第5話 情報収集




 アーサーの話の通り、まだ応募者の選定が数日続く見込みであったため、私は再度図書館で現魔王に関する本を棚からとって勉強に励んでいた。

 バリズは王都で食べ物の食べ歩きをして遊んでいるようで、図書館に行くと言った私にはついてこなかった。


 本を探している間、私が不在のレオニスの患者の事が頭にチラついた。彼らは私が長旅に出ても大丈夫だろうかと。一度レオニスに戻るべきかとも考えたが、十分な処置用具や薬は調合してきたことであるし、私は今しかできない情報収集を優先した。


 書籍名『歴代魔族と人間の関係』

 結構な厚みのある本であるため、重要そうなところだけ見ることにした。


 今までの魔王と人間の歴史は……簡単に話すと、戦争が何度もあって、その内休戦協定を結び、魔王の世襲制の撤廃によって魔王は投票制となり、民主主義になった。

 人間と魔族の歴史に革命をもたらした事柄であると言える。


 ――一方、人間の方は……


 人間の国王は未だに世襲制で、貴族と平民、貧民の階級がある。ちなみに私は平民だ。

 私も何度か訪問したことがあるが、王都の遥か南東に貧民が暮らしている無法地帯スラムがある。そこでは法が全く機能しておらず、人間の死体が転がっているのが日常になってしまっている。非常に痛ましい事だ。


 私が食べ物を持って訪問したら、あっという間に奪い取られるように全て持って行かれた。何なら、私の服まで全部毟り取られて奪い取られたこともある。命が残っていただけまだマシだ。実際に「命だけは取らないでおいてやる」と言われたこともある。


 そんな目に遭いながらも、私は時々スラムに物資を届けに行っていた。彼らは貧しい生活で心身ともに全員が弱っていっていた。特に目を覆いたくなったのは幼い子供たちだ。盗みが常習化し、他の町で盗みをして留置所に入れられて折檻せっかんを受けて元居たスラムに送り返されるということを繰り返している者も少なくなかった。


 精神的な問題を抱えている者も沢山いたし……語り始めたらキリがない。

 とにかく酷い場所だ。今も改善されていないだろう。魔族の国境から比較的近い場所にあって、親人間派の魔族から援助を受けているという話も聞いたことがあった。


 そんなことを思い出して私は深いため息をついた。

 それはそれとして、今は現魔王のことを調べなければならない。


 現魔王の名前はレオン。

 推定年齢は200歳以上。

 知性の高い鬼族で、人間に対して友好的な魔王であり、民主主義の魔族社会で絶大な信頼を得ている。老衰で次の魔王交代が囁かれているが、今も現役で魔族の指揮をとっている。

 近年では下位魔族への差別問題などに取り組み、知性の程度が低くとも迫害するべきではないと提唱。

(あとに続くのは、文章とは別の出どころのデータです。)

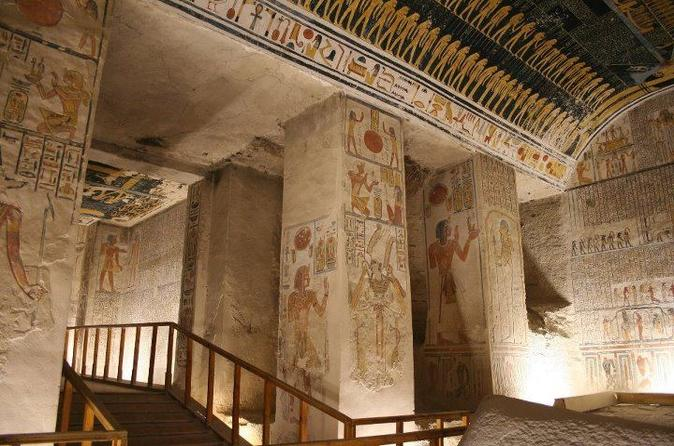 Luxor Private Full-Day Tour: Discover the East and West Bank of the Nile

 そして各界の研究をする者に対して資金を出し、研究職をしている者を大々的に支援。


 ――………………


 本当にこんな魔王が人間を奴隷化しようとするだろうかと私は顔を歪めた。

 それともこの本が真っ赤な嘘なのか。

 いくつか現魔王について書かれている書籍を見てみたが、どれもこれも同じようなことしか書いていない。現魔王の悪いところなんて、それこそ陰謀論者のゴシップ記事のような雑誌のコラムにほんの少し書かれている程度。

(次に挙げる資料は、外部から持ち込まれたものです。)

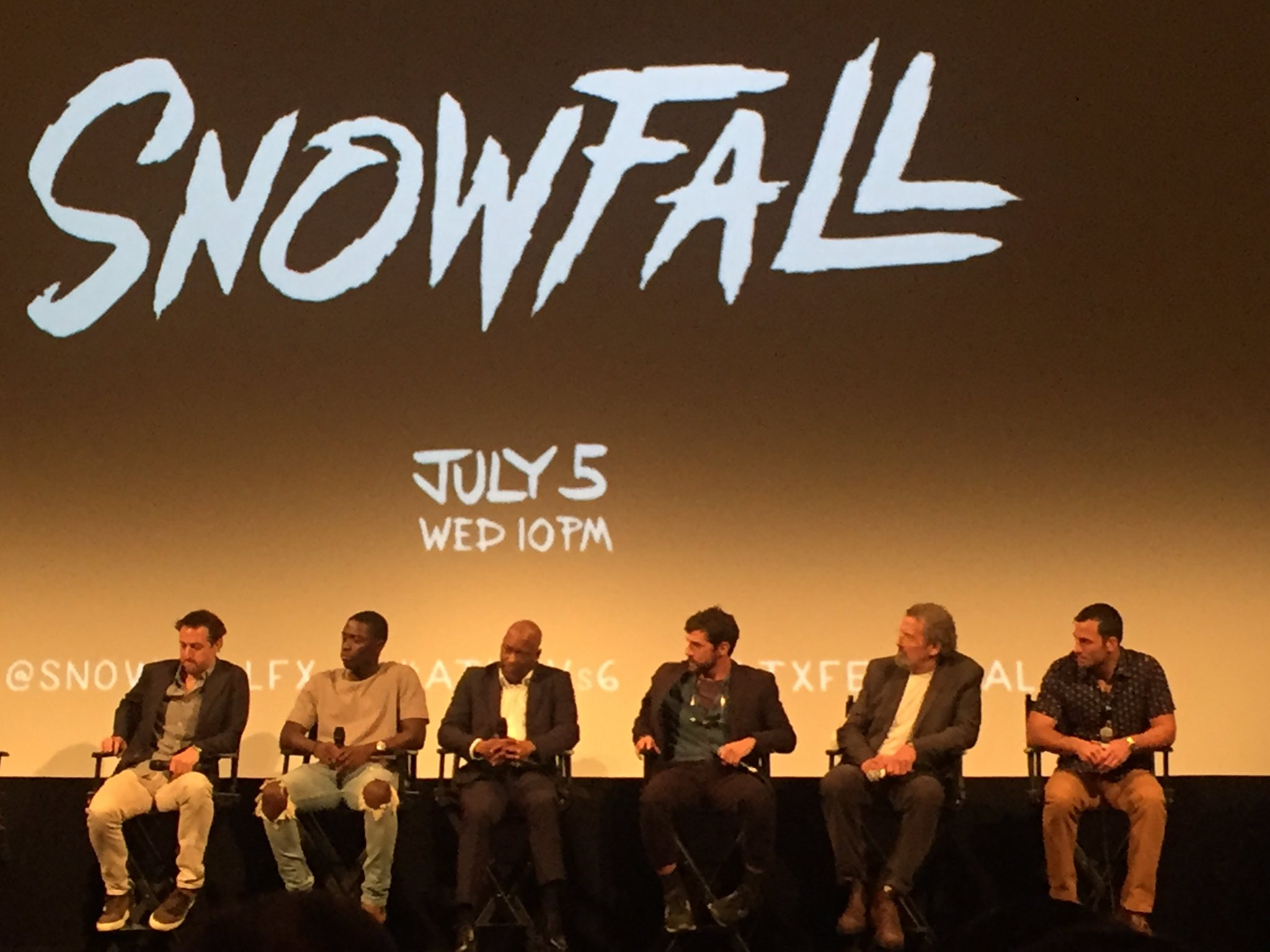 "John Singleton (@SHAFT6816) just described FX's drug drama #Snowfall as ""The Wonder Years with coke."" 👀 #ATXTVs6 https://t.co/bYhvzXZDzg"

 ――いや、逆に……悪く書くようなことは禁止されているか、書いたとしても抹消されているか……


 この前の中年女性が「監視されている」と言っていた。そんな技術が本当にあるなら、意図的に消されている可能性もある。

 魔族と人間の関係は微妙なバランスで成り立っているから、悪く言うことは許されていないのかもしれない。


 魔族が書いたという本も図書館にはあるものの、人間を悪く言うようなことは書かれていない。それと同じなのだろうか。

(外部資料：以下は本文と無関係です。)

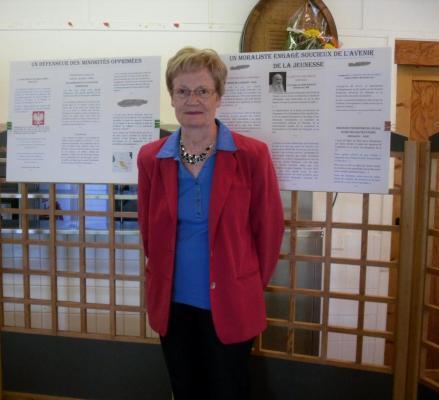 Françoise Lamoureux devant un panneau de l'exposition 2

 私は時間があったので、片端から本を漁ってみたが、やはり互いを悪く言うような書籍は見たところ全くなかった。


 ――全くないのは逆に不自然だ


 過去に戦争もあった。その記述は確かにあるし、過激派が双方にいるのにそれについて全く触れられていない。歴史としての記述は残っているのに、個人的な意見が挟まっているようなものはどこを探してもなかった。


 ――これは隠ぺい工作か……


「………………」


 私は読んでいた本を全て棚に戻すと、すでに1日を終えていた。

 夕暮れで空が橙色に染まっているのを見て、私は決意した。


 旅に出て、何もかも真実を暴き出そうと。